What needs to be done: Report every line of the records that contains the string "with", copying each such line in full. Case counts.
━━━
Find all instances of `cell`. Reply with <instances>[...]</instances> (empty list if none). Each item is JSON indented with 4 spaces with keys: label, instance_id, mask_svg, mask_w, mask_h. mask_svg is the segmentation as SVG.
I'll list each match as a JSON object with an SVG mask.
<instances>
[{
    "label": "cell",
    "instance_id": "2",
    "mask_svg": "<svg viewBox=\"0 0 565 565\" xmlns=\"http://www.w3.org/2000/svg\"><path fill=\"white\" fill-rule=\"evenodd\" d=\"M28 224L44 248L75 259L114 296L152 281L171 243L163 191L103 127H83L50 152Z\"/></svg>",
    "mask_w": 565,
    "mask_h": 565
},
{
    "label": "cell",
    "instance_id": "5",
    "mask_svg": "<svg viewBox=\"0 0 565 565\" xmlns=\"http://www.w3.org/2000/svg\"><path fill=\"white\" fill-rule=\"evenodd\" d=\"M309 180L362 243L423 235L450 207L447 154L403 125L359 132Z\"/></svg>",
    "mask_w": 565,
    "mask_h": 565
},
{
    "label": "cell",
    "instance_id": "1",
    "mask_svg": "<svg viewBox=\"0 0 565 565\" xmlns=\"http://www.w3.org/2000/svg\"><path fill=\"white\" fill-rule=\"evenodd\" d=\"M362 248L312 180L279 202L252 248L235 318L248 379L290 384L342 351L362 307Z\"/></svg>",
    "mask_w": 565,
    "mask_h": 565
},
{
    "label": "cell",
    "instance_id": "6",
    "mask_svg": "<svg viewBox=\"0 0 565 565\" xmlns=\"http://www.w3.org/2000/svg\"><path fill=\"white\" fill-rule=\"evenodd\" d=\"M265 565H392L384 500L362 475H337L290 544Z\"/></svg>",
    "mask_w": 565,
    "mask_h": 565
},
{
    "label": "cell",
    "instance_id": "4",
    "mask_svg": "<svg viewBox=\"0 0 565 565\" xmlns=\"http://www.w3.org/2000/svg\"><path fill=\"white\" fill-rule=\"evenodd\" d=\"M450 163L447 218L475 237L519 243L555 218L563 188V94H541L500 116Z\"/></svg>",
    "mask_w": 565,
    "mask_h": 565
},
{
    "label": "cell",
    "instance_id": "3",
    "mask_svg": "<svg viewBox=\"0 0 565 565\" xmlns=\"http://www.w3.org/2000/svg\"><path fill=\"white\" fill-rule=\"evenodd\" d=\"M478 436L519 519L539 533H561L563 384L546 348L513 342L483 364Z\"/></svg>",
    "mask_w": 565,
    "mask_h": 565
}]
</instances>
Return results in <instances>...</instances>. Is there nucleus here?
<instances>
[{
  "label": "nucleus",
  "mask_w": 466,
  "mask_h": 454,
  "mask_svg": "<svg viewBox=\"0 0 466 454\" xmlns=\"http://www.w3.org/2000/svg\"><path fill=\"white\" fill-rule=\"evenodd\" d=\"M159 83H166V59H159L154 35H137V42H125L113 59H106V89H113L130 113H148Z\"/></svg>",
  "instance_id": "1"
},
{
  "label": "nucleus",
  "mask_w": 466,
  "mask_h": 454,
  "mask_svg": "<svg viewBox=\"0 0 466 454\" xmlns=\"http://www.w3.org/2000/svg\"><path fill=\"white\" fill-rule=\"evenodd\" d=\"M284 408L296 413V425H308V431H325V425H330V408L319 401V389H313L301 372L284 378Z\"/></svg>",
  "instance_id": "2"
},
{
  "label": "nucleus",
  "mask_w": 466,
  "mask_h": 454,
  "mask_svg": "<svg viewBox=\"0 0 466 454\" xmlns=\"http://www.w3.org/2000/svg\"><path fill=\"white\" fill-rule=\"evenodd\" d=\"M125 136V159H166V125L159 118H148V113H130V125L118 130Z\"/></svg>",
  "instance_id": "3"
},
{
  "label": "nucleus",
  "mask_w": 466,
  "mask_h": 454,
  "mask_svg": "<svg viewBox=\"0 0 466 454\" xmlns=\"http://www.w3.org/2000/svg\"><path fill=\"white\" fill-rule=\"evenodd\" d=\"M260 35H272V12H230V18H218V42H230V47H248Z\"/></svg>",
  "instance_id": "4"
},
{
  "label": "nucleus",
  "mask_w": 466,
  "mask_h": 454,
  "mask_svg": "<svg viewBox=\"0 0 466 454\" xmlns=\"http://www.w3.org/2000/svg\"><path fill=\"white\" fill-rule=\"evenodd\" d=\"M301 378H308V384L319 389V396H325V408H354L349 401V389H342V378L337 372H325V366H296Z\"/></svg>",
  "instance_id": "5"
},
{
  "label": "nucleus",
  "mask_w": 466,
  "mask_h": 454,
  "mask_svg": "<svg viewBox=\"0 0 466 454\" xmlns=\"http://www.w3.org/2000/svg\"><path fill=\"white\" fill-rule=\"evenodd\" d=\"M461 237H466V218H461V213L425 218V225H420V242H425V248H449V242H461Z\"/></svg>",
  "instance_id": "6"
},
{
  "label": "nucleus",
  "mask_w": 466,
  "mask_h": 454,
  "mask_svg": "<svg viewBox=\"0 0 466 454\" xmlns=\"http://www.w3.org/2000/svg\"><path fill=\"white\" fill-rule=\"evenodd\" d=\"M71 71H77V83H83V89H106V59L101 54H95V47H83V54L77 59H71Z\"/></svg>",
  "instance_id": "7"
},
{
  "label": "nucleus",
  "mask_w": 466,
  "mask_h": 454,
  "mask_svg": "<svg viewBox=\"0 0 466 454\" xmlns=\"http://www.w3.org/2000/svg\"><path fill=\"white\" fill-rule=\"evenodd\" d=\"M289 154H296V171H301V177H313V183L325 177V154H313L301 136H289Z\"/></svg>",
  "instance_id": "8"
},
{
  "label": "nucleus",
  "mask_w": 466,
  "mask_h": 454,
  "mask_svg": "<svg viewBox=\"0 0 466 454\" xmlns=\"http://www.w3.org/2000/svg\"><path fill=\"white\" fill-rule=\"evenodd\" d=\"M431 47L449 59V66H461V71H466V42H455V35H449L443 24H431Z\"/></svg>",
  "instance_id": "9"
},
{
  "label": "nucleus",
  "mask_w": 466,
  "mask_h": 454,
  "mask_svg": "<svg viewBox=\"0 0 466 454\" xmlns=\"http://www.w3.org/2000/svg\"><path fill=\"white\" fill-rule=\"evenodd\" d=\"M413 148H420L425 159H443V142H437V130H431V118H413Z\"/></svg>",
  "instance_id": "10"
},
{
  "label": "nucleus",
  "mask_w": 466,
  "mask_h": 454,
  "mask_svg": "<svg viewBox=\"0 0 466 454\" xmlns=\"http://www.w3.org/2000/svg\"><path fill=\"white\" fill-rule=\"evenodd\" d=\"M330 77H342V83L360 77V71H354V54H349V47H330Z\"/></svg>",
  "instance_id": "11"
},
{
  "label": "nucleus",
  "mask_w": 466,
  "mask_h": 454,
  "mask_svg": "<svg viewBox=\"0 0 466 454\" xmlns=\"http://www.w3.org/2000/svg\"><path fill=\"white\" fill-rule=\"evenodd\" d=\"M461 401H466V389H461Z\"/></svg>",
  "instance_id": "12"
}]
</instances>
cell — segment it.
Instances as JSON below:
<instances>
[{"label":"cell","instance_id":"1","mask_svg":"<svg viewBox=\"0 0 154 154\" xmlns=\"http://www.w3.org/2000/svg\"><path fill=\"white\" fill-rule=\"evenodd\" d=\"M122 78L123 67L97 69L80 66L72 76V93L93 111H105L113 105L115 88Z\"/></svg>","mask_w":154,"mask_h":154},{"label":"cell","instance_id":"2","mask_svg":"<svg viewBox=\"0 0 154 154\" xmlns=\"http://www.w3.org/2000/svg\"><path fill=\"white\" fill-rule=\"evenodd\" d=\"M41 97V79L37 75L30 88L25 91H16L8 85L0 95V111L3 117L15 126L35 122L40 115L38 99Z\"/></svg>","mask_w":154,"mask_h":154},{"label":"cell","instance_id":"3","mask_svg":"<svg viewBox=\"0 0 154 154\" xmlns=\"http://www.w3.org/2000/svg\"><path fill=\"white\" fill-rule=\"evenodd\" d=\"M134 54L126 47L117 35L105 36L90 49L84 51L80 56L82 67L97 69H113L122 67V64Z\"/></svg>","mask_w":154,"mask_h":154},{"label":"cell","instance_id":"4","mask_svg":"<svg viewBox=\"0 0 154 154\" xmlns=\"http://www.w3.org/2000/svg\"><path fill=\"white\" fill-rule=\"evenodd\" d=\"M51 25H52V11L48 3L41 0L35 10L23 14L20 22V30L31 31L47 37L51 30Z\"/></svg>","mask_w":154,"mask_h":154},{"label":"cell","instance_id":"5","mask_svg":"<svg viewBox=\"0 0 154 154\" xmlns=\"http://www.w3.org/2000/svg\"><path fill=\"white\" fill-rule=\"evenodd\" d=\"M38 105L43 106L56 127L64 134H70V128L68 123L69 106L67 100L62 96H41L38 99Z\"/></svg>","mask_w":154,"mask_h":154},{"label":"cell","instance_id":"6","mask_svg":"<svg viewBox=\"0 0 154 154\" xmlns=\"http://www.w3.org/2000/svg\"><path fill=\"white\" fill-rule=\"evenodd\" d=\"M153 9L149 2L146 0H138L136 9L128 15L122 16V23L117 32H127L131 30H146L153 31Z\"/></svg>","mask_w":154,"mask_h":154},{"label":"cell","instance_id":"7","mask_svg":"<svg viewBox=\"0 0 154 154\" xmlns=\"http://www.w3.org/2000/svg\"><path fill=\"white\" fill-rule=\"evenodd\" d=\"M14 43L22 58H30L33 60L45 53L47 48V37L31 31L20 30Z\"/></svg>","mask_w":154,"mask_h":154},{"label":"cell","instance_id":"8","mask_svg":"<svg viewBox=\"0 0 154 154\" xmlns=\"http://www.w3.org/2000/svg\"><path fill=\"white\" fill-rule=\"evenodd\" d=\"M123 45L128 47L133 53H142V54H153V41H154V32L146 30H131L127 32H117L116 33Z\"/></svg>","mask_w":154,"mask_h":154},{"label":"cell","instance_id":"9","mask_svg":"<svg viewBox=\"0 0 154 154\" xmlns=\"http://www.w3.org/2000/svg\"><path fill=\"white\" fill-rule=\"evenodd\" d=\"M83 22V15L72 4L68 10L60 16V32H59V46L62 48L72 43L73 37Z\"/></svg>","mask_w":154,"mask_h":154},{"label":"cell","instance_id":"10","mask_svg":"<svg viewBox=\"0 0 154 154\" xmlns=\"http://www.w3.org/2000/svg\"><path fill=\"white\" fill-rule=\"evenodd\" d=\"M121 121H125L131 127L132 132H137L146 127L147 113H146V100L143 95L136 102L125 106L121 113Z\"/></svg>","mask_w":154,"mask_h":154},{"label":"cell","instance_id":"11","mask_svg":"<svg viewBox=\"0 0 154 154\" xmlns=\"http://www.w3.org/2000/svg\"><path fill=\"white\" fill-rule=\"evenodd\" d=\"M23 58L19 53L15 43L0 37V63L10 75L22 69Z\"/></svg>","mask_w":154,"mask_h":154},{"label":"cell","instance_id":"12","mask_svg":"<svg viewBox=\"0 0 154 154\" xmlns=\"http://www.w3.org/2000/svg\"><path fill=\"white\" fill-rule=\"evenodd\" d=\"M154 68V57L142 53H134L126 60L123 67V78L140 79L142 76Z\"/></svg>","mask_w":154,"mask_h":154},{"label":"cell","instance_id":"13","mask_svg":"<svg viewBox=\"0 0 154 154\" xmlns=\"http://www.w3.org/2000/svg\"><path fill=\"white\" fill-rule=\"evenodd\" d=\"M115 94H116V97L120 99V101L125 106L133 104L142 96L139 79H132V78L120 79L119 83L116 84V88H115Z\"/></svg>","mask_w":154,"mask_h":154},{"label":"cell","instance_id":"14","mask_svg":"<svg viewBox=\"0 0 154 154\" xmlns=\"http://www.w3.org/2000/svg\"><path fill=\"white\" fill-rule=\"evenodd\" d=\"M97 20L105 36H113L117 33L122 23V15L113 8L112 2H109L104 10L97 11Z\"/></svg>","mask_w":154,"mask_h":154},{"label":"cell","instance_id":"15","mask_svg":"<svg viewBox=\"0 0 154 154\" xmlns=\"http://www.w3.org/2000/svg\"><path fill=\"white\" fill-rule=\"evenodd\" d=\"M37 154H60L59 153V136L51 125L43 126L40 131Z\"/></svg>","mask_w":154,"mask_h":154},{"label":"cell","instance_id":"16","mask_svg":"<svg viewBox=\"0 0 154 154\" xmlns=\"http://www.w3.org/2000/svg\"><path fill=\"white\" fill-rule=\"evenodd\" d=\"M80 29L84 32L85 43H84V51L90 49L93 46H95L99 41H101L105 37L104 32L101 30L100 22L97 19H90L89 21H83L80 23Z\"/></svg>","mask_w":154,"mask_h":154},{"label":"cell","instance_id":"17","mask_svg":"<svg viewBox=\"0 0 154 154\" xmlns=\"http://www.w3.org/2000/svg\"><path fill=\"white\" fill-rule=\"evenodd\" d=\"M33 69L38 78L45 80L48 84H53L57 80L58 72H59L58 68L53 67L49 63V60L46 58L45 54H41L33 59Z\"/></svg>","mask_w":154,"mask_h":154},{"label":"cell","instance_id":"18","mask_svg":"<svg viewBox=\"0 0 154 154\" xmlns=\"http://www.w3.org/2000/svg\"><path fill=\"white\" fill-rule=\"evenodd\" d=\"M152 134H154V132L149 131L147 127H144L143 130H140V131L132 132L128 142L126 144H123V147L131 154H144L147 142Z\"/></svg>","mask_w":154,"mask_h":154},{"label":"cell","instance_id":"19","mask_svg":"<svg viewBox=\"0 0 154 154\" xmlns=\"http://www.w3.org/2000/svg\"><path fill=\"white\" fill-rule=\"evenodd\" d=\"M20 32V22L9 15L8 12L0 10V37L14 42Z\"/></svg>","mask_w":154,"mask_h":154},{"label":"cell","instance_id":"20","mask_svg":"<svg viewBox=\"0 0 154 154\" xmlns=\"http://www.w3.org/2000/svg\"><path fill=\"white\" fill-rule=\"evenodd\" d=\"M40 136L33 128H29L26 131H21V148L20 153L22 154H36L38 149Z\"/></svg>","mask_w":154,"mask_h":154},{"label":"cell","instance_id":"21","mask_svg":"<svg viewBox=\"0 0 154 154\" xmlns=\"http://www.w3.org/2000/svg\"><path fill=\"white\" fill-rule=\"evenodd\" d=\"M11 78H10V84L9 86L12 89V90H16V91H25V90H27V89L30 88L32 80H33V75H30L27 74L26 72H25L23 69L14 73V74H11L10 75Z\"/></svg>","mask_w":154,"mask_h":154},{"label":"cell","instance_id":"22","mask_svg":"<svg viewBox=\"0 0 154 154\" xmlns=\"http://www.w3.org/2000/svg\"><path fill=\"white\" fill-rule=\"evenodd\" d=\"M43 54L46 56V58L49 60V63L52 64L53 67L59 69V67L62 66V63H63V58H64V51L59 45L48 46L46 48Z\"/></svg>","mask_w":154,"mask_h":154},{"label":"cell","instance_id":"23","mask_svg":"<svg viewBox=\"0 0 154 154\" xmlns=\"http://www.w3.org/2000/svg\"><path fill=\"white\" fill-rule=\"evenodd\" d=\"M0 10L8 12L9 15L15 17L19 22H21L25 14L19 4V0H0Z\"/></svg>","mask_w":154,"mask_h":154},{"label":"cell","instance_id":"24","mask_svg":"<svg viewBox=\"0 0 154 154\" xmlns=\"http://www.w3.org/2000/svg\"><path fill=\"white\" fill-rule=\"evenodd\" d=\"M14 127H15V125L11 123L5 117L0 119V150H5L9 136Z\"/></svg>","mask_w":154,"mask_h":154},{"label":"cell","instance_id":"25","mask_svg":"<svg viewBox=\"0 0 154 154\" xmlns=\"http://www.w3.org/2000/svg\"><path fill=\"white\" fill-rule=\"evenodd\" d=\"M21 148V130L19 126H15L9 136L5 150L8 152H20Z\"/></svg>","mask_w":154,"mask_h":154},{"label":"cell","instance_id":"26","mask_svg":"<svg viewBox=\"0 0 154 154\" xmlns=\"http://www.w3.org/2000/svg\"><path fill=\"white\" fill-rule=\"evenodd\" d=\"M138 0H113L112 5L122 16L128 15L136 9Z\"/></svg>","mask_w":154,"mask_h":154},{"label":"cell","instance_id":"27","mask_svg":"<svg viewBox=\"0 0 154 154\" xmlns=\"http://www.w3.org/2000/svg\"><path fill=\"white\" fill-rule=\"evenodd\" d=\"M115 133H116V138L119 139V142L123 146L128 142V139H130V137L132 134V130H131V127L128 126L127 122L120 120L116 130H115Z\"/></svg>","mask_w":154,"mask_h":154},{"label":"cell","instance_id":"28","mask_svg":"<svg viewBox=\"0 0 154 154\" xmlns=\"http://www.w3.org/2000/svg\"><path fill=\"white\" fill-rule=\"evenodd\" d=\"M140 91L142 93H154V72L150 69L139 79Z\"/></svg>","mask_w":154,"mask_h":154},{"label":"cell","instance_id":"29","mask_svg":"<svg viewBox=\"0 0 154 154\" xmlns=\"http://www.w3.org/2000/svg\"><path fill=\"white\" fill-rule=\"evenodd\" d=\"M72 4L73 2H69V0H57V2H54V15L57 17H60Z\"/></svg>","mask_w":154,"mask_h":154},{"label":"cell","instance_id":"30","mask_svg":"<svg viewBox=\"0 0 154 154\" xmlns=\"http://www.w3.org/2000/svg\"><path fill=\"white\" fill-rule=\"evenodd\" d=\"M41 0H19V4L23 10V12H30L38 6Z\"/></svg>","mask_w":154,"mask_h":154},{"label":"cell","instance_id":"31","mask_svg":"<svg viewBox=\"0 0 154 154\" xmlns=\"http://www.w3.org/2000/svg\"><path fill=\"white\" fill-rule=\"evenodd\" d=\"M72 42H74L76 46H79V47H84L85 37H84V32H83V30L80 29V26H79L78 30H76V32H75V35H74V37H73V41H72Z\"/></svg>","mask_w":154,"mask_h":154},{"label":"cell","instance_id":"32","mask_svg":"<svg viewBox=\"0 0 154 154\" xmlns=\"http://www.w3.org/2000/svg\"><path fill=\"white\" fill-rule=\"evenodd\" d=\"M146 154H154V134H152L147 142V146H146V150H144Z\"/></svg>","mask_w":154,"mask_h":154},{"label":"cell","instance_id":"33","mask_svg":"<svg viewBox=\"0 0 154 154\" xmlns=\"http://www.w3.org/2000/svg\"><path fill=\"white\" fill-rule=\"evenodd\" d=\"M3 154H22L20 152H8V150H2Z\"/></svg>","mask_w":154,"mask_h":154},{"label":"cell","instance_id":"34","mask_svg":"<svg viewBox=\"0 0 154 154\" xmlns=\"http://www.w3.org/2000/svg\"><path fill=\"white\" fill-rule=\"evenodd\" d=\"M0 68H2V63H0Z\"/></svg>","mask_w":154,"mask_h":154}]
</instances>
━━━
Task solution:
Find all instances of `cell`. Reply with <instances>[...]</instances> (empty list if none). Each item is JSON indented with 4 spaces with keys: label, instance_id, mask_svg, mask_w, mask_h. mask_svg is the segmentation as SVG.
I'll list each match as a JSON object with an SVG mask.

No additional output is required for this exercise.